Rapid repair comes at the cost of tissue contracture due to the inability of the myofibroblast to regenerate tissue. When contracture and ECM remodeling become progressive and manifest as organ fibrosis, stiff scar tissue obstructs and ultimately destroys organ function. Pivotal for the formation and persistence of myofibroblasts are mechanical stimuli arising during tissue repair and chronic persistence of inflammatory cells.

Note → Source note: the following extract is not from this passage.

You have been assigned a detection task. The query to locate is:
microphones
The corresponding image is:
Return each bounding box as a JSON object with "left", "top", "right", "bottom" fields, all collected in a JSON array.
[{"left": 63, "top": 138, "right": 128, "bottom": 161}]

I will give an overview on our current projects that address how mechanical factors orchestrate the development of myofibroblasts by mediating direct and far/ranging communication between myofibroblasts and macrophages. We show that contracting fibroblasts generate dynamic deformation fields in fibrillar collagen matrix that initiate and direct macrophage migration to the contraction source. In contrast, collagen condensation and fiber alignment resulting from fibroblast remodelling activities or chemotactic signals are neither required nor sufficient to guide macrophage migration. Our data support that macrophages mechanosense the velocity of local displacements of their substrate, allowing contractile fibroblasts to attract macrophages over distances that exceed the range of chemotactic gradients.
By understanding and manipulating myofibroblast and macrophage mechanoperception we will be able to devise better therapies to reduce scarring and support normal wound healing.